An arbitral award was recently challenged in the English High Court (the Court) in K v P  EWHC 589 (Comm). In a rare example of a successful challenge under s68 of the Arbitration Act 1996, the Court held that (i) the tribunal had failed to deal with an issue put to it, and (ii) the Claimants had been denied the opportunity properly to present their case. The Court remitted the award back to the tribunal, notwithstanding its review of the tribunal’s handling of the case and criticism of the two years taken to hand down its award.
The arbitration concerned a Master Share Purchase Agreement (MSPA) by which the Respondents (the Sellers) had sold to the Claimants (the Buyers) the shares in two companies with agricultural interests and property in Ukraine.
The purchase price under the MSPA contained a price adjustment provision which depended on (a) the quantity of “Qualifying Land Leases” (QLLs) as defined in the MSPA at five “check-point” dates, and (b) the true state of indebtedness of the companies at 180 days following completion. The parties disputed the proper adjustment to the purchase price based on QLLs. The Buyers also brought claims under the MSPA for breach of warranty and an indemnity arising from undisclosed matters relating to the companies’ indebtedness and assets, including a silo in disrepair (the Silo).

INSTRUCTIONS TO FOLLOW
Reproduce the part of the case summary starting with "An arbitral award" and going on through "down its award.". Work only from the case summary above.

DATA SHOWN

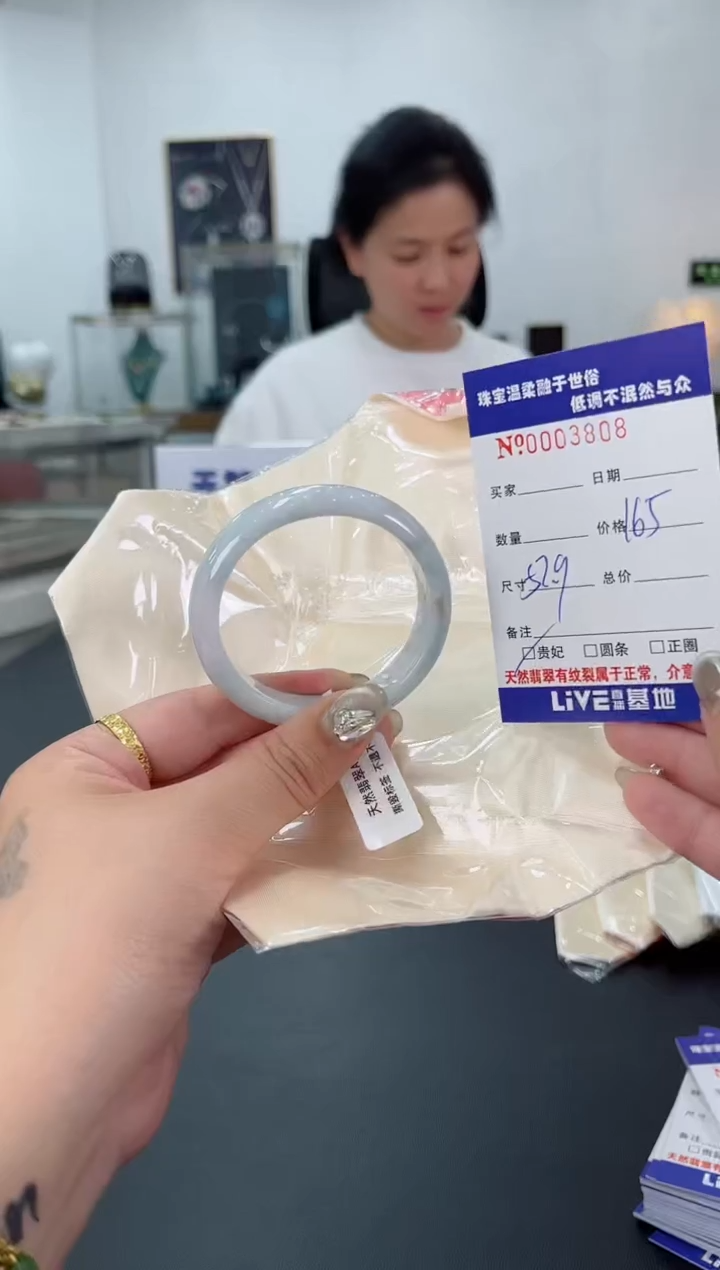 【闪购商品】翡翠手镯未镶嵌天然翡翠A货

RESULT
An arbitral award was recently challenged in the English High Court (the Court) in K v P  EWHC 589 (Comm). In a rare example of a successful challenge under s68 of the Arbitration Act 1996, the Court held that (i) the tribunal had failed to deal with an issue put to it, and (ii) the Claimants had been denied the opportunity properly to present their case. The Court remitted the award back to the tribunal, notwithstanding its review of the tribunal’s handling of the case and criticism of the two years taken to hand down its award.